In the lines below, swap "electrical wall outlet" for "power socket" and keep everything else as it is. Leave out the pictures when you write the lines back.

## Records from a spatial question set
● ● ●
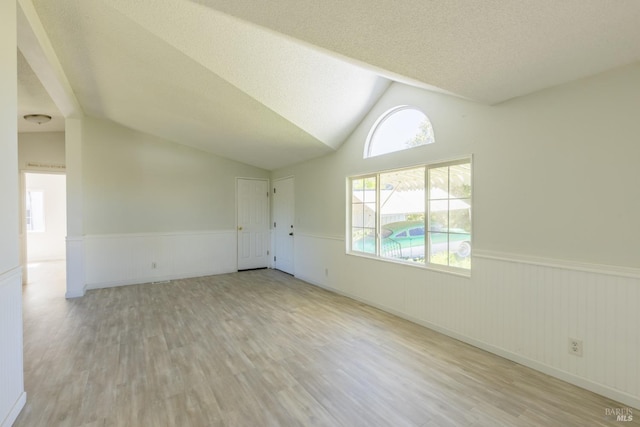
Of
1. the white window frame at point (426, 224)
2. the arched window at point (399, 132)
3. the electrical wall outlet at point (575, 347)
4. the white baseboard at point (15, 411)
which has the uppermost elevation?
the arched window at point (399, 132)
● ● ●
## Final result
Of
1. the white window frame at point (426, 224)
2. the arched window at point (399, 132)
3. the power socket at point (575, 347)
4. the white baseboard at point (15, 411)
which has the uppermost elevation?
the arched window at point (399, 132)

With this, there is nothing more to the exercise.